Howell announces herself on International Tour stage with Budapest success
It's time for Gemma Howell to pinch herself after she claimed her maiden International Judo Tour medal with gold at the Budapest Grand Prix.
The 29-year-old led the way for British competitors at the Laszlo Papp Budapest Sports Arena by going all the way in the women's -70kg category, sealing her first podium finish at that level.
Howell, who represented Great Britain at the London 2012 Olympics and is striving to do the same at Tokyo 2020, was understandably over the moon and also thrilled to lay to rest the demons of her 2017 World Championships performance at the very same arena, where she crashed out in the third round.
"I'm just still in shock, I think," said Howell, who was one of two British medal-winners in the Hungarian capital.
"Obviously, you enter every competition to try and win it but I just guess I never had it in my head that I actually could win it.
"It was a lot of deja-vu because the World Championships were here two years ago and that didn't go so well, so it's really nice to come to this really good stadium and make it a good finish."
Howell got the better of Maria Bernabeu in the final, knocking her off her feet with a waza-ari before pinning the Spaniard with a sankaku-gatame to hit the gold standard.
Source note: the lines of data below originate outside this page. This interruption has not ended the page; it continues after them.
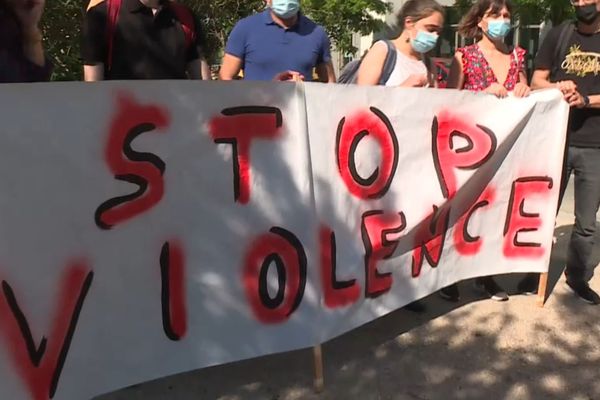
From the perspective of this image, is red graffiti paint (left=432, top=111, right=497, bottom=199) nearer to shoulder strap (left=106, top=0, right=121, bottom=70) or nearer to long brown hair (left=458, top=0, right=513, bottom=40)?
long brown hair (left=458, top=0, right=513, bottom=40)

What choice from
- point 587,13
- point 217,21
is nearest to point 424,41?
point 587,13

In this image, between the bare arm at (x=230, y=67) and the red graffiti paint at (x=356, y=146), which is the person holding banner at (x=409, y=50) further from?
the bare arm at (x=230, y=67)

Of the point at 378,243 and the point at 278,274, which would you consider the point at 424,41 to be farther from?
the point at 278,274

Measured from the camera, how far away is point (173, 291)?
2533 mm

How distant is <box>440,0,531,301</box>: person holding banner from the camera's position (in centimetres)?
361

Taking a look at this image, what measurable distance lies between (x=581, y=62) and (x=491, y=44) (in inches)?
18.9

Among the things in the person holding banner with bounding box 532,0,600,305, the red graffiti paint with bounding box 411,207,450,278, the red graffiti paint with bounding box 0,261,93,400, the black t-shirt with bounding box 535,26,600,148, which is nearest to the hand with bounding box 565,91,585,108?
the person holding banner with bounding box 532,0,600,305

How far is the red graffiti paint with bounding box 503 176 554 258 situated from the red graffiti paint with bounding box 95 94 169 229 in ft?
6.68

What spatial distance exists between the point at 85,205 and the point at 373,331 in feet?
5.79

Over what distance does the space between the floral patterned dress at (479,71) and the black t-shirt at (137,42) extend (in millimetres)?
1535

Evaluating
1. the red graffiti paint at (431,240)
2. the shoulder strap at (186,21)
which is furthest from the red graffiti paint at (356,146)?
the shoulder strap at (186,21)

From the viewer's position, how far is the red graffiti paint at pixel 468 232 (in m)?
3.46

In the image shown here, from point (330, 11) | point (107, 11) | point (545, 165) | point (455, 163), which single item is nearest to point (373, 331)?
point (455, 163)

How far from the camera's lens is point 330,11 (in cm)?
1434
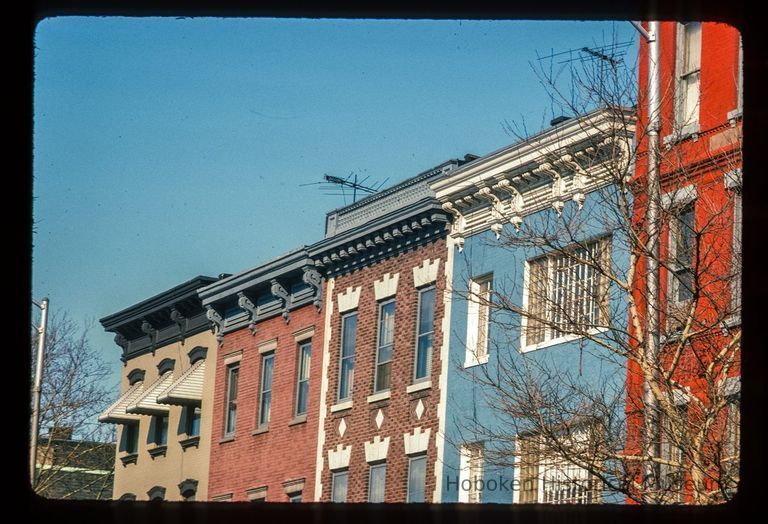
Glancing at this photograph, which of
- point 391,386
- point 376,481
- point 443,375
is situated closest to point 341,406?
point 391,386

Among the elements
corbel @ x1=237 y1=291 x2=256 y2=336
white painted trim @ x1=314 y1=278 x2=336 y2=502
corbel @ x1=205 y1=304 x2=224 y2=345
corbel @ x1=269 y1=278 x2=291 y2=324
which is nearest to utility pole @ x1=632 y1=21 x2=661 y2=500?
white painted trim @ x1=314 y1=278 x2=336 y2=502

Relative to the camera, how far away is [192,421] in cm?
3453

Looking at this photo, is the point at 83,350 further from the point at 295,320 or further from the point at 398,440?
the point at 398,440

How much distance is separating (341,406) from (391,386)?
1.91 metres

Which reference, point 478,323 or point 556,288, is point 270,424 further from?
point 556,288

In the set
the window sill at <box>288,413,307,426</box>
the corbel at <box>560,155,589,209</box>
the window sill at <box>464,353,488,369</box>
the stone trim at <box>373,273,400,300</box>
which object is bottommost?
the window sill at <box>288,413,307,426</box>

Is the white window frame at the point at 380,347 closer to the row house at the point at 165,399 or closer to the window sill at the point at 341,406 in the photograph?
the window sill at the point at 341,406

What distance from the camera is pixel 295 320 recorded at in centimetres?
3102

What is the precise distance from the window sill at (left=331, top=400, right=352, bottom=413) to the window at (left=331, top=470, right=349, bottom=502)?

Elsewhere, in the women's -78kg, world number five Natalie Powell took home bronze.
The 28-year-old, a Commonwealth Games gold medallist in 2014, won her pool but lost out to Japan's Ruika Sato in the semi-finals before battling back and vanquishing Portugal's Patricia Sampaio by ippon to make it onto the podium.
Amy Livesey made it to the final of her pool in the women's -63kg class but was beaten by China's Junxia Yang before then losing out to eventual bronze medal-winner Maylin Del Toro Carvajal, of Cuba, in the first round of the repechage.
Lubjana Piovesana (women's -63kg), Daniel Williams (men's -73kg), Stuart McWatt (men's -81kg), Jemima Yeats-Brown (women's -78kg), Sarah Adlington (women's +78kg), Jamal Petgrave (men's -90kg), Max Stewart (men's -90kg) and Chris Sherrington (men's +100kg) all bowed out in the pool stages of their respective competitions.